18 Tahun sudah berlalu sejak saya meninggalkan kampung tercinta. Saya rindu kenangan2 di masa itu. Sayang, ada perubahan dari nilai2 yang dulu dianut :( warga masyarakat yang dulu saya kenal cukup sederhana, sekarang berubah menjadi masyarakat hedonis. Kehidupan semacam ini didapat melalui media massa. Sinetron, ini merupakan virus ampuh. Teman2 pastilah pernah menonton sinetron, atau malah menjadi salah satu penggemarnya? Cinta Fitri misalnya? atau Wulan, Nikita?? siapa tahu ya :) program acara seperti ini miskin unsur edukasi. Untuk masyarakat yang tinggal di kota dengan tingkat pendidikan tinggi serta wawasan lingkungan yang memadai misalnya, apa yang digambarkan dalam sinetron mungkin bukan masalah. Toh itu hanya dianggap sebagai sebuah lakon yang diperankan oleh bintang film, artis, seleb. Tapi bagi warga masyarakat desa dengan tingkat pendidikan rendah, ini akan menjadi bencana.

Mendengar beberapa cerita dari keluarga saya, seorang tetangga di kampung ada yang meninggal lantaran menaruh emosi berlebihan saat menonton sinetron Tersanjung yang ditayangkan di Indosiar. Emosi melihat si pemeran utama yang selalu mendapat perlakuan jahat dari musuhnya, si bapak malah kena serangan jantung. Lucu sih memang, tapi ini fakta. Ada juga, seorang ibu harus bermusuhan hanya gara2 beradu argumen tentang sinetron tertentu. Selain masalah2 seperti ini, kemudian muncul juga budaya hedonis. Misalnya saja para remaja usia sekolah ato bahkan para ibu2, kepingin punya HP bagus, rambut rebonding, potong bob, segi, pakaian seperti artis2 sinetron, dsb. Bermula dari sini kemudian ekonomi menjadi tolak ukur nilai penghormatan seseorang terhadap orang lainnya. Saat saya kuliah, beberapa dosen berdiskusi dengan saya tentang masalah sosial yang terjadi di kampung saya, yaitu prostitusi anak di bawah umur.

Saya tidak bisa mengelak, berdasarkan fakta yang ada memang banyak sekali orang tua yang menjual anak2 gadis mereka yang masih di bawah umur untuk menjadi PSK (pekerja seks komersil).
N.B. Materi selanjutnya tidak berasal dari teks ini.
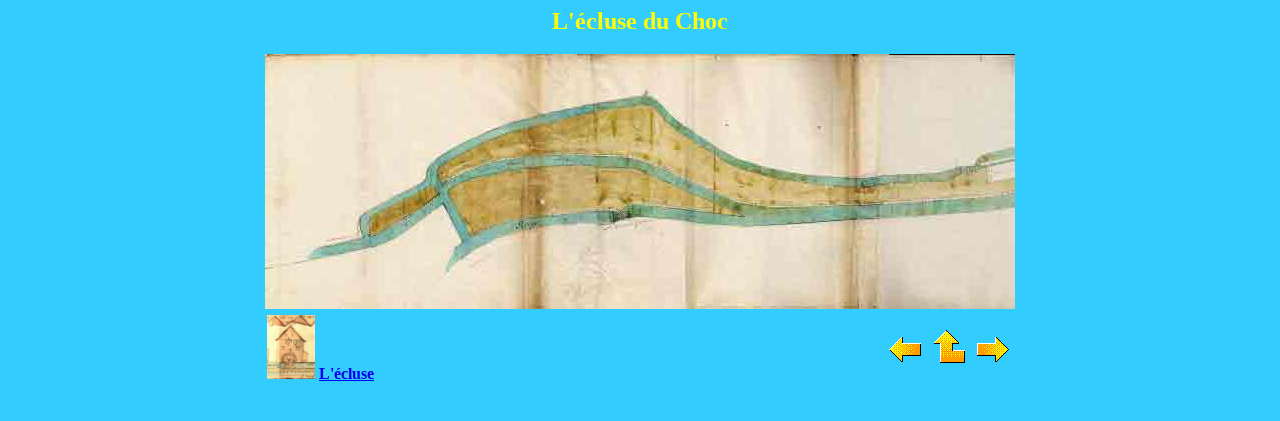

--- FILE ---
content_type: text/html
request_url: http://www.rouen-histoire.com/Moulins/page_168.htm
body_size: 574
content:
<html>

<head>
<meta http-equiv="Content-Type" content="text/html; charset=windows-1252">
<meta name="GENERATOR" content="Microsoft FrontPage 5.0">
<meta name="ProgId" content="FrontPage.Editor.Document">
<title>Page 168ext</title>
</head>

<body bgcolor="#33CCFF">

<p align="center"><b><font size="5" color="#FFFF00">L'écluse du Choc</font></b>
</p>
<div align="center">
  <center>
  <table border="0" width="750">
    <tr>
      <td width="100%">
      <img border="0" src="Images/Page_168-r.jpg" width="750" height="255"></td>
    </tr>
    <tr>
      <td width="100%">
      <table border="0" cellspacing="1" width="100%">
        <tr>
          <td width="50%"><a href="Ecluse_du_choc.htm">
          <img border="0" src="Images/Moulin_Chanteraine.jpg" width="48" height="64"></a>
          <b><a href="Ecluse_du_choc.htm">L'écluse</a></b></td>
          <td width="50%">
      <p align="right"><a href="page_166-167.htm">
      <img border="0" src="Images/f_gauche.gif" width="40" height="35" alt="Moulin précédent"></a>
      <a href="index.htm">
      <img border="0" src="Images/f_preced.gif" width="40" height="41" alt="Retour"></a>
      <a href="page_169.htm">
      <img border="0" src="Images/f_suiv.gif" width="40" height="35" alt="Moulin suivant"></a></td>
        </tr>
      </table>
      </td>
    </tr>
    <tr>
      <td width="100%"></td>
    </tr>
  </table>
  </center>
</div>

</body>

</html>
Daerah operasi mereka antara Jakarta dan Batam. Selain masalah prostitusi anak, pernikahan dini pun makin dihalalkan. Bayangkan saja, saat saya berusia 18 tahun, salah satu teman SD saya sudah memiliki anak berusia 3 ato 4 tahun. Ketidakmampuan biaya membuat teman2 saya harus putus sekolah, sebagai jalan keluarnya mereka menikah muda dengan alasan kalau seorang wanita sudah menikah, maka suamilah yang bertanggung jawab terhadap kehidupannya kedepan. Tapi pemikiran itu malah membawa mereka ke masalah dengan tingkat yang lebih tinggi, kekurangan gizi saat hamil, rendahnya pemahaman tentang kehamilan, ini juga yang pernah menyeret salah seorang teman saya ke ajalnya. Waaah..menyedihkan sekali, coba kak Seto tahu ya?? :p

Soal ekonomi itu...ada beragam cara untuk brusaha lebih "dihormati". Termasuk menganggap sah menjerumuskan anggota keluarga ke dunia prostitusi. Itu semua dilakukan demi mencapai nilai2 yang mereka tangkap dari gambaran kehidupan mewah di perkotaan melalui tayangan televisi.

Wah..persoalan jadi melebar ya? :) Padahal, saya hanya ingin membagi sebuah kisah di masa kecil saya. Kembali pada persoalan tentang petak umpet dan sungai tadi. Seiring dengan perkembangan jaman, apa yang pernah saya dapatkan dulu hampir2 tidak bisa ditemui lagi oleh anak-anak seusia saya kala itu. Sekarang mereka lebih familiar dengan PS, meja biliard, dan untuk permainan kelereng, lompat tali, engklek, gubak sodor dan permainan tradisional lainnya sudah tidak mendapat tempat di hati.